Recently another thread on GDPR went south because folks began insisting they were right and I was wrong. In that thread I was simply saying, I don’t think I’m 100% wrong or right just as they likely weren’t 100% right or wrong. I’m not sure why there can’t be compromise and more in depth research like I’m doing 🔬on this topic.
Anyway, my quest continues. Hopefully no one comes here just to say I’m wrong without really solid evidence.
Oh, and, why am I still posting about this? 😆 Because I’m genuinely curious. My forum isn’t big now… but maybe one day it will have a lot of members and so I want to be prepared. It’s very hard sorting through fact versus fiction on these laws. I think some people are too quick to be like: you must do this or that. I think that’s more dangerous. Just accepting what you’ve heard versus reading many viewpoints.
My latest idea to find the truth about GDPR is to simply check and see what some popular forums are doing. As far as right to be forgotten, some popular forums are doing what was discussed above, and in other threads, and what Flarum does by default. Which is, the username, email, profile is removed, but post content remains without the username listed. Xenforo does it like this, and Mac Rumors does this.
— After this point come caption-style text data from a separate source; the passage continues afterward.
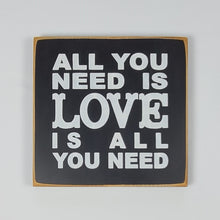 Load image into Gallery viewer, All You Need is Love is All You Need Classic Wood Sign
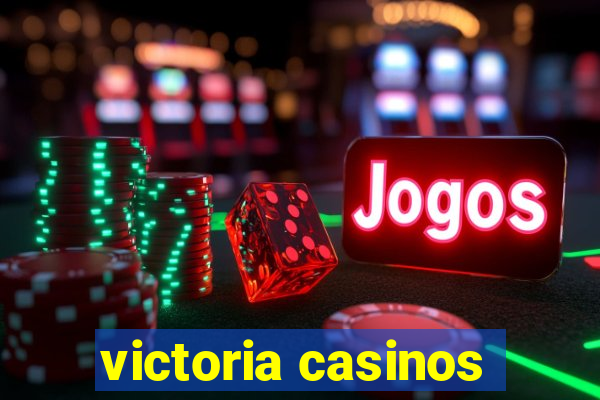 victoria casinos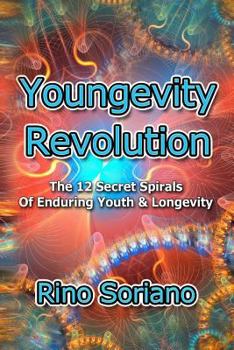 Paperback Youngevity Revolution: The 12 Secret Spirals of Enduring Youth and Longevity Book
They have humongous communities.
Therefore, as far as that part goes, Flarum seems to be compliant out of the box. Or, major forums are doing it wrong. Which I doubt.
The next popular compliance concern involves personal data requests. This I still need to research more but, I know it doesn’t mean downloading someone’s posts. It just means you show them what personal data you have about them. With a default Flarum installation this would just be: username, email, IP address. All very easy to get from Flarum’s admin area, or your database. But, what I still want to research is the format. Seems it has to be in a machine readable format. I read Xenforo staff saying they export to .xml format. I’m not sure why. Seems like you could just say, “Sure user, here’s what we have on you: username, email@email.com, and your IP. Is there anything else I can do for you?” 😌
The rest of GDPR is a lot about informing (privacy policy / terms of service) and other things you as a website owner need to do. Not something the Flarum software needs to do. And so again, I’m struggling really hard to figure out why some think Flarum isn’t GDPR compliant as-is.
Here’s more from Xenforo:
https://xenforo.com/community/threads/upcoming-changes-for-gdpr-compliance-in-xf1-and-xf2.146888/#post-1248611
I also just practiced deleting all posts by a user from my database. Again, it seems that’s not necessary for a forum, just anonymizing posts is, but just in case… I found it’s incredibly easy with phpMyAdmin to delete all posts by a specific user ID. Then you can use the new user page in Flarum’s admin dashboard to go to their profile and delete their account. And boom. That’s about as compliant as you can get my friends.
Why not just delete their account with phpMyAdmin too? Because I want Flarum to do it in case certain extensions need to do something special during the deletion.
I’ll start a separate resource thread on how to delete all posts by a certain user with phpMyAdmin (or any other similar MySQL GUI). It really is super easy. I can do it with little MySQL query experience. And so you can too!
To me, all of this means if there ever is a GDPR extension, it would be more important for large forums and/or to be fancy. Because I think even a beginner can figure out some MySQL/phpMyAdmin basics to remove data if needed.
Disclaimers: 1) I’m not a lawyer, I’m not responsible if you follow my advice then get fined or shut down. 2) When messing with phpMyAdmin, back up that database! And I want to stress that I only recommend deleting posts with phpMyAdmin. Delete user accounts with Flarum’s tools.